━━━ Document section ━━━
Presently we pass under an arch over which is built the chief mosque of the town, with a six-sided minaret on the right side of it surmounted by a narrow projecting balcony for the muezzin when he calls the faithful to prayers, a verandah-like roof sheltering him on all sides, with a short, round, dome-topped tower, of smaller diameter than the rest of the minaret, rising as its crown above. Stalls of all kind abound. Tables of cakes or sweetmeats line the narrow street, which is more or less shaded by rude awnings of mats—often sorely dilapidated—or breadths of tent-cloth, or loose boards, resting on a rickety substructure of poles stuck where the owner pleases. The emptyings of carts of stone would make as good a pavement, and the same rich aroma of sewage from the houses as we have already inhaled follows us all the way. A turbaned water-carrier with a huge skin bottle on his back—a defunct calf, in fact, filled with water instead of veal and minus head, legs, and tail—forces us to turn to one side, to pass him. A bare-armed and bare-legged apparition in a ragged skull-cap, cotton jacket, and cotton knickerbockers of very simple pattern, is chaffering with a roadside huckster for some delicacy costing a farthing or two from some of the mat baskets on a table; the bearded vendor, bare-armed and with bare legs, sitting, as he tries to sell, his head swollen out with a white-and-red turban, and his body in striped pink-and-white cotton. Of course there is a lounger at his side looking on. An Arab in his "kefiyeh," or head-shawl, with a band of camels'-hair rope, very soft, round his head, to keep the flowing gear in its place, and a brown and white striped "abba" for his outer dress, is trying to cheapen a bridle at a saddler's, who sits cross-legged on a counter running along the street, under a shaky projection of wood and reeds, which gives him much-needed shade.
━━━ Listed records ━━━
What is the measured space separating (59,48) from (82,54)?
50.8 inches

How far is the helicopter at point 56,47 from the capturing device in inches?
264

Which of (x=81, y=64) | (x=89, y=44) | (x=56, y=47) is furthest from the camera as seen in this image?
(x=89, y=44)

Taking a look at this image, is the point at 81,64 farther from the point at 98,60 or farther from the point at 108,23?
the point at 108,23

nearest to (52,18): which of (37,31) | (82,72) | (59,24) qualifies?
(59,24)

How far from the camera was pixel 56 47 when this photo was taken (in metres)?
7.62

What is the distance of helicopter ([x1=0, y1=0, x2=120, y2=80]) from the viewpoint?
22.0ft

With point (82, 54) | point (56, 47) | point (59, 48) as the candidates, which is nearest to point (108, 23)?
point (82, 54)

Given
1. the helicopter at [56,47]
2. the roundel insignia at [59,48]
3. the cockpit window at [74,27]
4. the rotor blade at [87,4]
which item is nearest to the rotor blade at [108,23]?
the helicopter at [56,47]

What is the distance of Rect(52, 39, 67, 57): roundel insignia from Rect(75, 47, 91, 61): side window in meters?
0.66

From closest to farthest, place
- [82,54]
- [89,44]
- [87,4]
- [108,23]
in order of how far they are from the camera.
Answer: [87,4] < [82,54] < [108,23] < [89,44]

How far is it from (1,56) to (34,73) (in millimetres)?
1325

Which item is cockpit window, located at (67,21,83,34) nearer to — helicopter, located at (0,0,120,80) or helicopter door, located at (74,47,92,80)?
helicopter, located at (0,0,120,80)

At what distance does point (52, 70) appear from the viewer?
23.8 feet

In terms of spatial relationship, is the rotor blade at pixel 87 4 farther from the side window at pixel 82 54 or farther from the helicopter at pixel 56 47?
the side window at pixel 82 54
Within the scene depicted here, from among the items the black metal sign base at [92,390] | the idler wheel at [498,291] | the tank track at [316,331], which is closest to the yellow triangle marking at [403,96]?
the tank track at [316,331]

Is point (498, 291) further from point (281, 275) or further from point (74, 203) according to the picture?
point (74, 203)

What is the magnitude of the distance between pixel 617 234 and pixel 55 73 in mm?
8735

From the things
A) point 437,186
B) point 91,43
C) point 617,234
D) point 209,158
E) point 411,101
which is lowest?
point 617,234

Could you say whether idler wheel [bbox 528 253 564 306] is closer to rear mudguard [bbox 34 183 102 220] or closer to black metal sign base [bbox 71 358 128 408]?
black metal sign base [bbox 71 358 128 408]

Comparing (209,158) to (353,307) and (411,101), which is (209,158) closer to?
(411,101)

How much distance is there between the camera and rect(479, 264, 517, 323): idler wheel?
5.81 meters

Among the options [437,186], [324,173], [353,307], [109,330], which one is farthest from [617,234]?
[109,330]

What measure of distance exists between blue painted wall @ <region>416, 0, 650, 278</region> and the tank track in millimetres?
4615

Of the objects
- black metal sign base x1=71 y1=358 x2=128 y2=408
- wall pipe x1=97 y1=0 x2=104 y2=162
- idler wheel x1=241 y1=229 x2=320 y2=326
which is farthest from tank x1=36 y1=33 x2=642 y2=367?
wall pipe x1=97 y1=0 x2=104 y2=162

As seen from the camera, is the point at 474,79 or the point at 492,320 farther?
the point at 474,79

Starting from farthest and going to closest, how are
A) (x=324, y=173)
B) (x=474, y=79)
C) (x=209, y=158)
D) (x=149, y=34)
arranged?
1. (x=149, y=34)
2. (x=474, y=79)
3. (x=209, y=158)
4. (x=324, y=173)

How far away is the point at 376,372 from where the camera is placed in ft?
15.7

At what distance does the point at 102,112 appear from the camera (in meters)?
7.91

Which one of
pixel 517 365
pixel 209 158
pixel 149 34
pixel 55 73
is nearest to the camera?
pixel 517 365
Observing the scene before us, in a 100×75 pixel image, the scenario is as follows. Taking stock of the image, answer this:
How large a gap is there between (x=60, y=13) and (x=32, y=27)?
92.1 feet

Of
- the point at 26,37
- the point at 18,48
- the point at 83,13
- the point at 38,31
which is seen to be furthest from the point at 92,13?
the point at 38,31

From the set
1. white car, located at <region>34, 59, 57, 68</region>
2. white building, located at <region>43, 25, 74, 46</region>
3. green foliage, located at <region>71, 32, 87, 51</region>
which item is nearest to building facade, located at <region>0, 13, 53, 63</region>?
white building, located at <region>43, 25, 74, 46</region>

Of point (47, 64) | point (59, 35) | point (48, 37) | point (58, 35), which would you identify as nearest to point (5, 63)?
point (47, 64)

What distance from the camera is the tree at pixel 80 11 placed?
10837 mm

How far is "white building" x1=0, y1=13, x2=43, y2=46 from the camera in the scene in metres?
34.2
━━━
━━━ Listed records ━━━
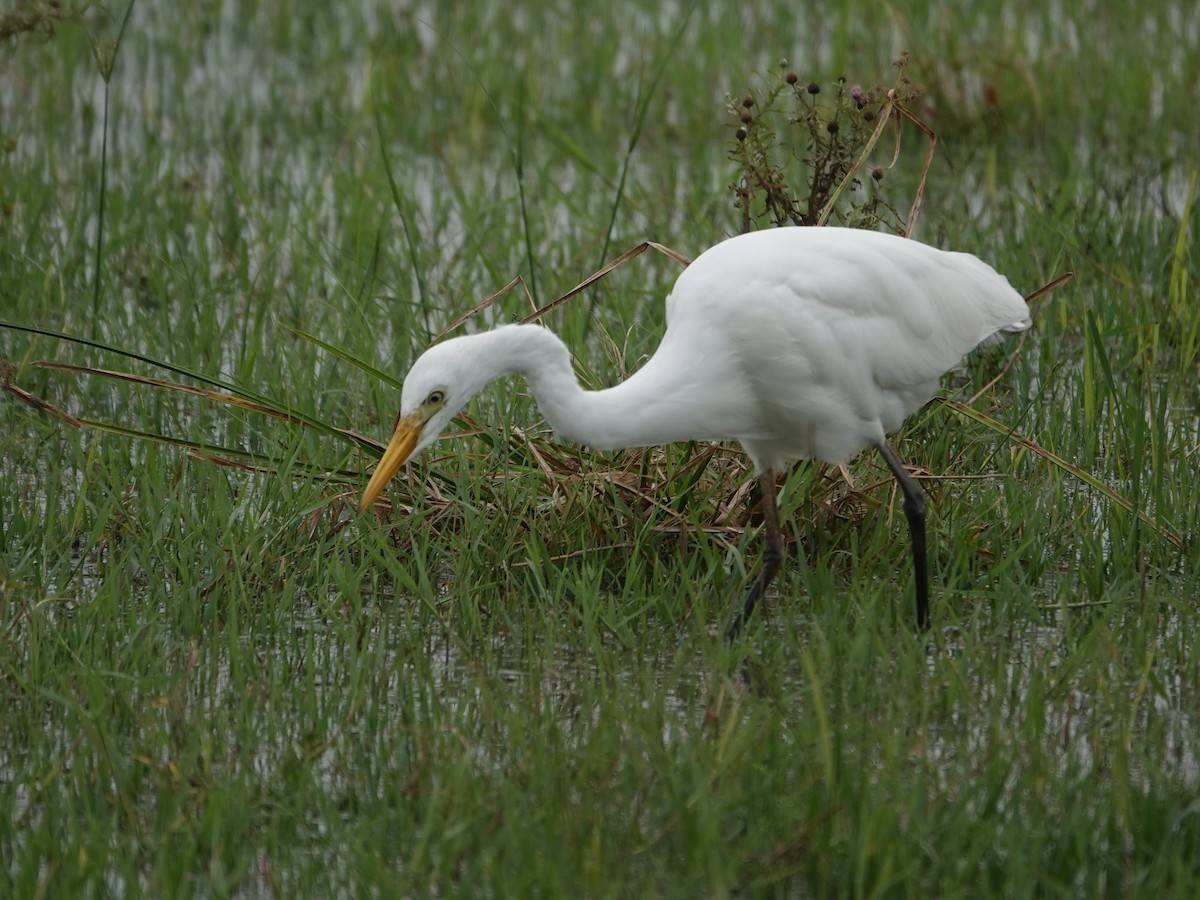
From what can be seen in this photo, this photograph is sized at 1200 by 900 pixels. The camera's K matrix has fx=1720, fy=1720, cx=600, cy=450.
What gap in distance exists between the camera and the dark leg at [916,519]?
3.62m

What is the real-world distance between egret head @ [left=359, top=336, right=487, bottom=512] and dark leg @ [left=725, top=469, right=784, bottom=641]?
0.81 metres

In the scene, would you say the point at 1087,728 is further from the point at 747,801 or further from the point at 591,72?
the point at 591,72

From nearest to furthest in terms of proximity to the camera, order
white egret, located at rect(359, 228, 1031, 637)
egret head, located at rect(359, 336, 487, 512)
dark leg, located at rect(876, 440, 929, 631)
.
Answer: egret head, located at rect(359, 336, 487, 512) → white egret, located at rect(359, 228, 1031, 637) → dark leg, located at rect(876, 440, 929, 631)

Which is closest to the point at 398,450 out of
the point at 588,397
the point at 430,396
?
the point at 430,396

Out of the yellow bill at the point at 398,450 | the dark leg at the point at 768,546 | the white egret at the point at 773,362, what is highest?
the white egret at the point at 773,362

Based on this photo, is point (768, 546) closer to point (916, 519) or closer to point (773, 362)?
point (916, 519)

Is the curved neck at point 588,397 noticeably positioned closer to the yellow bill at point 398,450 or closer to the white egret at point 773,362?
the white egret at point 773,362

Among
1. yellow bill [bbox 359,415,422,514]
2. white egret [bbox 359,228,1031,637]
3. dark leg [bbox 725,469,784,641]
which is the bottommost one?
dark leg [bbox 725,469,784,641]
━━━
Instructions to follow
Reproduce the whole passage describing the town street and its mosque word for word.

Solution
Presently we pass under an arch over which is built the chief mosque of the town, with a six-sided minaret on the right side of it surmounted by a narrow projecting balcony for the muezzin when he calls the faithful to prayers, a verandah-like roof sheltering him on all sides, with a short, round, dome-topped tower, of smaller diameter than the rest of the minaret, rising as its crown above. Stalls of all kind abound. Tables of cakes or sweetmeats line the narrow street, which is more or less shaded by rude awnings of mats—often sorely dilapidated—or breadths of tent-cloth, or loose boards, resting on a rickety substructure of poles stuck where the owner pleases. The emptyings of carts of stone would make as good a pavement, and the same rich aroma of sewage from the houses as we have already inhaled follows us all the way. A turbaned water-carrier with a huge skin bottle on his back—a defunct calf, in fact, filled with water instead of veal and minus head, legs, and tail—forces us to turn to one side, to pass him. A bare-armed and bare-legged apparition in a ragged skull-cap, cotton jacket, and cotton knickerbockers of very simple pattern, is chaffering with a roadside huckster for some delicacy costing a farthing or two from some of the mat baskets on a table; the bearded vendor, bare-armed and with bare legs, sitting, as he tries to sell, his head swollen out with a white-and-red turban, and his body in striped pink-and-white cotton. Of course there is a lounger at his side looking on. An Arab in his "kefiyeh," or head-shawl, with a band of camels'-hair rope, very soft, round his head, to keep the flowing gear in its place, and a brown and white striped "abba" for his outer dress, is trying to cheapen a bridle at a saddler's, who sits cross-legged on a counter running along the street, under a shaky projection of wood and reeds, which gives him much-needed shade.